Ice as a time machine, by Dr Mackenzie Grieman
Ice as a time machine – what stories can glaciers and ice sheets tell us about our past?
The history of science is in part a history of happy accidents – just ask Sir Isaac Newton. One such accident took place in 1965. A Frenchman who had spent his day drilling for ice cores in Antarctica casually dropped a piece of historic ice into a glass of whisky and watched as the pressurised air inside it suddenly released to form bubbles. The Frenchman was the famous glaciologist Claude Lorius. When he saw the bubbles, he quickly realised that they would contain air trapped at the point when the ice was formed, from hundreds or even thousands of years beforehand. Over the next decades he devoted himself to analysing the bubbles to work out what the composition of the atmosphere was at the time they were absorbed into the ice. As a result he became the first expert to identify the role played by greenhouse gases in global warming.

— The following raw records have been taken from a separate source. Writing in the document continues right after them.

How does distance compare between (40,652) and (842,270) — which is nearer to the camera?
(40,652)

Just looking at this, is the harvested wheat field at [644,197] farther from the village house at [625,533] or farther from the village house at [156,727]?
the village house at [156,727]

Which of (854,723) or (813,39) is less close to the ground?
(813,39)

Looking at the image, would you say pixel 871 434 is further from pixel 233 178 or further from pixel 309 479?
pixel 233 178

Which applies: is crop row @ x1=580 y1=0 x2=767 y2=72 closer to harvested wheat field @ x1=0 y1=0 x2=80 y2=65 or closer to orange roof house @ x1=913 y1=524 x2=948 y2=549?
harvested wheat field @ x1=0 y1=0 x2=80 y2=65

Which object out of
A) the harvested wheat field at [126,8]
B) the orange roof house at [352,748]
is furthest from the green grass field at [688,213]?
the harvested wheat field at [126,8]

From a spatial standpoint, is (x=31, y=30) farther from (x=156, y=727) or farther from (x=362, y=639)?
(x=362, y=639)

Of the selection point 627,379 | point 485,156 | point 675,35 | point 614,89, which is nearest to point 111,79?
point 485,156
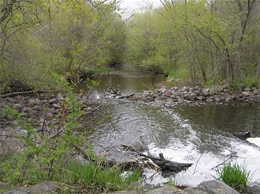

Today the study of ice cores and what’s described as ‘ice memory’ is a highly respected method not just of studying climates of the past but also of predicting what might happen in the future. Antarctica NOW is very happy to welcome Dr Mackenzie Grieman, who does her work as an ice-core specialist and paleo-climatologist at Cambridge University. She has travelled to the Antarctic as part of her work on the WACSWAIN project, which stands for the Warm Climate Stability of the West Antarctic Ice Sheet in the last Interglacial. What this basically means is that she is part of a team of scientists trying to work out if the West Antarctic Ice Sheet will melt entirely because of global warming. To do this they are looking at the clues trapped in ice from up to 130 thousand years ago.